Passage shown
--- BEGIN ---
This guide benchmarks Home Depot against 15 competitors across pricing, product breadth, contractor services, digital experience, and geographic reach. Whether you’re a consumer choosing where to shop, an investor sizing up the competitive moat, or a brand manager tracking category dynamics, here’s everything you need in one place.
Home Depot at a Glance
| Metric | Figure |
|---|---|
| FY2025 Revenue | $164.7 billion |
| Revenue Growth (YoY) | +3.2% |
| Stores (North America) | 2,340 |
| Employees | 460,000+ |
| U.S. Market Share (home improvement) | ~17% |
| Pro Customer Revenue Share | ~50% of total sales |
| Key Acquisition | SRS Distribution ($18.25B, 2024) |
| Founded | 1978 (Atlanta, GA) |
Home Depot’s two-sided customer base — DIY consumers and professional contractors — is the engine behind its dominance. No single competitor matches it on both dimensions simultaneously.
The 15 Biggest Home Depot Competitors in 2026
1. Lowe’s Companies

Revenue (FY2025): $83.7 billion
Stores: ~1,750 (U.S. and Canada)
Founded: 1946, Mooresville, NC
Lowe’s is the most direct, apples-to-apples competitor Home Depot faces. Both sell the same categories — lumber, tools, appliances, flooring, paint, garden — through giant-format stores with an overlapping product mix. The difference increasingly lies in execution and customer mix.
Lowe’s revenue declined 3.1% in FY2025, a reflection of a sluggish housing market suppressing big-ticket project spending. In response, CEO Marvin Ellison has aggressively pivoted toward the Pro segment — contractors, remodelers, and tradespeople — through enhanced jobsite delivery, dedicated Pro desks, and the Lowe’s for Pros loyalty program. The company is also investing heavily in its Total Home strategy, targeting higher-margin renovation projects.
What sets Lowe’s apart: Historically stronger in the DIY and female shopper segment, Lowe’s stores tend to score slightly higher on cleanliness and ease of navigation in consumer surveys. Its appliance department — particularly washer/dryer and refrigerator — is a genuine traffic driver.
Verdict: Lowe’s is Home Depot’s most credible rival, but at roughly half the revenue and with declining sales momentum, closing the gap will require sustained Pro growth and housing market recovery.
--- END ---
[Rows from a spatial reasoning dataset]
--- BEGIN ---
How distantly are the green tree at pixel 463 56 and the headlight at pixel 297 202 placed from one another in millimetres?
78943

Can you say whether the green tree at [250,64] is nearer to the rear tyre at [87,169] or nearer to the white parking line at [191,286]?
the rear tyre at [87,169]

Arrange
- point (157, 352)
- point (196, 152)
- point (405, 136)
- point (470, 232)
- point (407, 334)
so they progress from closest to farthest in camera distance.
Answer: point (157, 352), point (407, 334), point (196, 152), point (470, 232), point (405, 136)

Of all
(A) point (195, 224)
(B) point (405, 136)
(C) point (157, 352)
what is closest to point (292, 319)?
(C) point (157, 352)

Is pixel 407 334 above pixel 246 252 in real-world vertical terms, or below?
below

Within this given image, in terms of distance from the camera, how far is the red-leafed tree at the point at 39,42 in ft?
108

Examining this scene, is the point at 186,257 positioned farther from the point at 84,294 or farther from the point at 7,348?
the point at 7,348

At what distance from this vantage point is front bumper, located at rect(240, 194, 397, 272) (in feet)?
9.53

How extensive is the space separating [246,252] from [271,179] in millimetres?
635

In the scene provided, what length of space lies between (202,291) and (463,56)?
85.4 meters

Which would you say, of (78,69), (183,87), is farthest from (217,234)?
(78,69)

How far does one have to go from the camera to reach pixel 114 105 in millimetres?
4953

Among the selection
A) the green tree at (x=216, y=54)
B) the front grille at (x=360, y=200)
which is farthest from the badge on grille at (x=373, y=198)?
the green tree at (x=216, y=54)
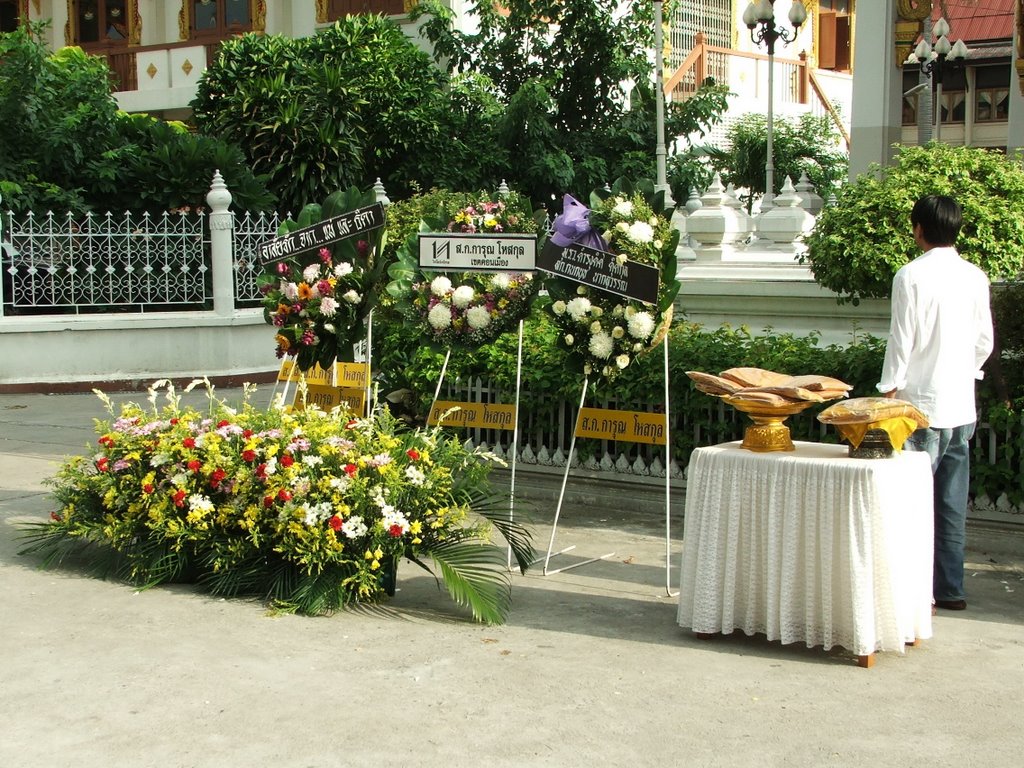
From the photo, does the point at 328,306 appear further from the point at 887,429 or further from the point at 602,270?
the point at 887,429

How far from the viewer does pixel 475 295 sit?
7465mm

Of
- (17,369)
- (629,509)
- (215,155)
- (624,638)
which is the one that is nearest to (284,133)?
(215,155)

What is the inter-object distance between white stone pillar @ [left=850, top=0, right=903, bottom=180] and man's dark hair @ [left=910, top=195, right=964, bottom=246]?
8212mm

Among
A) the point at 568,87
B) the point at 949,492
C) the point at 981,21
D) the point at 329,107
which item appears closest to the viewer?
the point at 949,492

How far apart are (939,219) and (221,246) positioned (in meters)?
10.6

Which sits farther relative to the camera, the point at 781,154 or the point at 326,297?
the point at 781,154

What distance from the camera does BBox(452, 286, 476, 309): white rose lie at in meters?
7.38

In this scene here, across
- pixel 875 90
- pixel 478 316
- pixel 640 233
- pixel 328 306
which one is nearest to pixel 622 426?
pixel 478 316

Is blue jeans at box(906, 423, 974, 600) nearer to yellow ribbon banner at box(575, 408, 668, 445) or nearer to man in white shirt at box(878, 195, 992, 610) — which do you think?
man in white shirt at box(878, 195, 992, 610)

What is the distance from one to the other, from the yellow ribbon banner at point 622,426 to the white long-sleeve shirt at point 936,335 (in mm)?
2003

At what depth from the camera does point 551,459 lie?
8.66 m

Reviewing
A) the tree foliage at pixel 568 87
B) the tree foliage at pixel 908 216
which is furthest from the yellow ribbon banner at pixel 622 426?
the tree foliage at pixel 568 87

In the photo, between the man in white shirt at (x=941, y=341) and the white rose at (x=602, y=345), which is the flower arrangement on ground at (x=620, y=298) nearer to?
the white rose at (x=602, y=345)

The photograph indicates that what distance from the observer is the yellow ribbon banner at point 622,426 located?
752cm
--- END ---
Problem requirements
Write the next part of the guide to Home Depot's competitors, starting after its last sentence. None of the dataset lines are needed here.

Result of this exercise
2. Menards
Revenue (Est. FY2025): ~$13.4 billion
Stores: ~350 (14 U.S. states, primarily Midwest)
Founded: 1958, Eau Claire, WI
Menards is privately held, so its financials aren’t publicly reported — but analyst estimates put annual revenue in the $13–14 billion range, making it the third-largest home improvement retailer in the U.S. It operates exclusively in the Midwest and Great Plains states, which means it never competes with Home Depot on the coasts.
Its signature competitive weapon is pricing. Menards routinely runs “11% off everything” rebate promotions — a structural discount that no publicly traded competitor can match at scale without destroying margins. The store format is also broader: Menards sells groceries, clothing, seasonal items, and even pet supplies alongside hardware and building materials, making it more of a general merchandise store than a pure home improvement retailer.
What sets Menards apart: Unmatched price perception in its markets. Consumer surveys consistently show Menards shoppers believe they’re getting better value than at Home Depot or Lowe’s. Its private ownership allows it to play a long pricing game.
Verdict: Within its 14-state footprint, Menards is a genuine threat. Outside that zone, it doesn’t exist — which is exactly why Home Depot hasn’t been forced to fight it nationally.
3. Ace Hardware
Revenue (FY2025): $10.0 billion (record)
Stores: 5,800+ worldwide (17,000+ SKUs per store)
Founded: 1924, Chicago, IL
Ace Hardware is a dealer-owned cooperative — each store is independently owned and operated — that posted a record $10.0 billion in revenue in FY2025, up 5.8% year-over-year. It competes less on price and selection volume and more on convenience, service, and neighborhood proximity.
The average Ace store is roughly 9,000 square feet — a fraction of a 105,000 square-foot Home Depot. That intimacy is a selling point: faster in-and-out, staff who know regulars by name, and a selection curated for maintenance and repair rather than full renovation. Ace’s partnership with international retailers gives it 5,800+ locations in 60+ countries.
What sets Ace apart: The cooperative model incentivizes local store owners to invest in service. Ace consistently outranks Home Depot and Lowe’s in customer satisfaction surveys, including the American Customer Satisfaction Index.
Verdict: Not a volume competitor to Home Depot, but a meaningful share-of-wallet alternative for the “I just need a screw and some advice” trip. Ace’s growth proves there’s durable demand for high-touch neighborhood hardware.
4. Lowe’s Pro Supply / SRS Distribution (via Home Depot)
Note: SRS Distribution was acquired by Home Depot in 2024 for $18.25 billion. It now operates as a subsidiary. It is included here for context on the pro-distribution competitive landscape, where former SRS peers remain rivals.
The acquisition of SRS gave Home Depot direct access to roofing, landscaping, and pool supply distribution — categories where specialty distributors like Beacon Roofing Supply (FY2025 revenue: ~$10B) and ABC Supply (private, ~$19B) remain dominant. These companies serve contractors through jobsite-delivery models that big-box stores can’t fully replicate.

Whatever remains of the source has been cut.